THE TASK:
Edit the rows below by swapping "the lens" for "the camera" wherever it occurs, keeping every other character the same.

RECORD SET:
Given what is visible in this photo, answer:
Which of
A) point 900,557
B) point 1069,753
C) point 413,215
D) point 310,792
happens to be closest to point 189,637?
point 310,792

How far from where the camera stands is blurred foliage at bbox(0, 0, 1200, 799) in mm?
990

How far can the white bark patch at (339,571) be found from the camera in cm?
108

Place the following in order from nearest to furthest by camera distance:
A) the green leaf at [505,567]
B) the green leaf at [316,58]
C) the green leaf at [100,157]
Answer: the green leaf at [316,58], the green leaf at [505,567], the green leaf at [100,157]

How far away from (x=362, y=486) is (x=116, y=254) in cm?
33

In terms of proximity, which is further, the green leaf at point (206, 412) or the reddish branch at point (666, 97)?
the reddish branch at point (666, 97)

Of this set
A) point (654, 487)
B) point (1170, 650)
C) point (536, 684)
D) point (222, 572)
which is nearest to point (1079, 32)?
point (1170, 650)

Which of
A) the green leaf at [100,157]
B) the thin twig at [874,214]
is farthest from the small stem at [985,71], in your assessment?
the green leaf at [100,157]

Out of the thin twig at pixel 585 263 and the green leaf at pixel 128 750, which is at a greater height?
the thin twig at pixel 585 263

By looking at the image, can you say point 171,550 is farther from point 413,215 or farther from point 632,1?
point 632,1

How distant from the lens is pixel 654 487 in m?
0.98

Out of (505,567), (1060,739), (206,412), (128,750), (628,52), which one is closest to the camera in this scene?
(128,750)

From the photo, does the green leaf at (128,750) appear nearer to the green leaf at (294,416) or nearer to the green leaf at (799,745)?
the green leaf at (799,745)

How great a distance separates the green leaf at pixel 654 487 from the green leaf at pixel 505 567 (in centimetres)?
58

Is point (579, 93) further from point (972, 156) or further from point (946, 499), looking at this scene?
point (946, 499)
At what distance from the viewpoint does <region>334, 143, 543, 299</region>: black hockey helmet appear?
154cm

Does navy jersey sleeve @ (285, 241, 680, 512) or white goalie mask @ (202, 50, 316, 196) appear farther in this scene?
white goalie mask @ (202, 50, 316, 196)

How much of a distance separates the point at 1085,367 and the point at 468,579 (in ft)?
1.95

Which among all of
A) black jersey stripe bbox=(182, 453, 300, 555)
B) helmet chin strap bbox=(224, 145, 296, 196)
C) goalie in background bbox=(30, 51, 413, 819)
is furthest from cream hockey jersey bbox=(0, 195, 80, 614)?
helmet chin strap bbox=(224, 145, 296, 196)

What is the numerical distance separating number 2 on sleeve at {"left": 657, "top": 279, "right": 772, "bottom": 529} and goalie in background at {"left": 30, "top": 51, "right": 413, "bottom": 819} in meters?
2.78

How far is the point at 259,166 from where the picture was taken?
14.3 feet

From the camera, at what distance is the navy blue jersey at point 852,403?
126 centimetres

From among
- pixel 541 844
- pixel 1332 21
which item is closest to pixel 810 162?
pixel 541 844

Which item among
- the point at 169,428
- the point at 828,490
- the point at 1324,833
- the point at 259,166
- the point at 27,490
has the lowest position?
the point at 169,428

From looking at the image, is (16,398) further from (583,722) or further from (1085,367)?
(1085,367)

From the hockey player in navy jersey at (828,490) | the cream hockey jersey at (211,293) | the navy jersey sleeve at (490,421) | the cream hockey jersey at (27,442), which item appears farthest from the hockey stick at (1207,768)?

FULL OUTPUT:
Given what is visible in this photo, answer:
Which of
A) point 900,557
B) point 1069,753
C) point 413,215
D) point 310,792
happens to be closest to point 189,637?
point 310,792

How far from where the camera stands is blurred foliage at bbox(0, 0, 1200, 799) in mm?
990

How far can the white bark patch at (339,571) be found from the camera in cm?
108

Place the following in order from nearest to furthest by camera distance:
A) the green leaf at [505,567]
B) the green leaf at [316,58]
C) the green leaf at [100,157]
Answer: the green leaf at [316,58], the green leaf at [505,567], the green leaf at [100,157]

How far away from (x=362, y=486) is (x=116, y=254) in cm?
33

In terms of proximity, which is further, the green leaf at point (206, 412) or the reddish branch at point (666, 97)?
the reddish branch at point (666, 97)

Of this set
A) point (654, 487)
B) point (1170, 650)
C) point (536, 684)
D) point (222, 572)
which is nearest to point (1079, 32)?
point (1170, 650)

Which of
A) the green leaf at [100,157]
B) the thin twig at [874,214]
is farthest from the small stem at [985,71], in your assessment?
the green leaf at [100,157]

Out of the thin twig at pixel 585 263 and the green leaf at pixel 128 750, which is at a greater height?
the thin twig at pixel 585 263

By looking at the image, can you say point 171,550 is farther from point 413,215 or farther from point 632,1?
point 632,1

How distant from the camera is pixel 654 487 in m?
0.98

Out of (505,567), (1060,739), (206,412), (128,750), (628,52), which one is closest to the camera in this scene?
(128,750)

From the photo, does the green leaf at (128,750) appear nearer to the green leaf at (294,416) or nearer to the green leaf at (799,745)?
the green leaf at (799,745)

How great a distance separates the green leaf at pixel 654 487 from the green leaf at pixel 505 567 (in centimetres)?
58

Is point (579, 93) further from point (972, 156) or further from point (946, 499), looking at this scene?
point (946, 499)
At what distance from the viewpoint does <region>334, 143, 543, 299</region>: black hockey helmet appear?
154cm

Does navy jersey sleeve @ (285, 241, 680, 512) or white goalie mask @ (202, 50, 316, 196) appear farther in this scene?
white goalie mask @ (202, 50, 316, 196)

How much of a distance separates the point at 1085,367 and the point at 468,579 (in ft)?
1.95

Which among all of
A) black jersey stripe bbox=(182, 453, 300, 555)
B) helmet chin strap bbox=(224, 145, 296, 196)
C) goalie in background bbox=(30, 51, 413, 819)
is furthest from cream hockey jersey bbox=(0, 195, 80, 614)?
helmet chin strap bbox=(224, 145, 296, 196)

What is the numerical distance separating number 2 on sleeve at {"left": 657, "top": 279, "right": 772, "bottom": 529} and goalie in background at {"left": 30, "top": 51, "right": 413, "bottom": 819} in meters?
2.78

How far is the point at 259,166 from where the picture was taken?
14.3 feet

From the camera, at what distance is the navy blue jersey at point 852,403?
126 centimetres

From among
- pixel 541 844
- pixel 1332 21
which item is closest to pixel 810 162?
pixel 541 844

Which item among
- the point at 169,428
- the point at 828,490
- the point at 1324,833
- the point at 259,166
- the point at 27,490
has the lowest position?
the point at 169,428

From looking at the image, is (16,398) further from (583,722) or further from (1085,367)?
(1085,367)

From the hockey player in navy jersey at (828,490) | the cream hockey jersey at (211,293) | the navy jersey sleeve at (490,421) | the cream hockey jersey at (27,442), which item appears farthest from the hockey stick at (1207,768)?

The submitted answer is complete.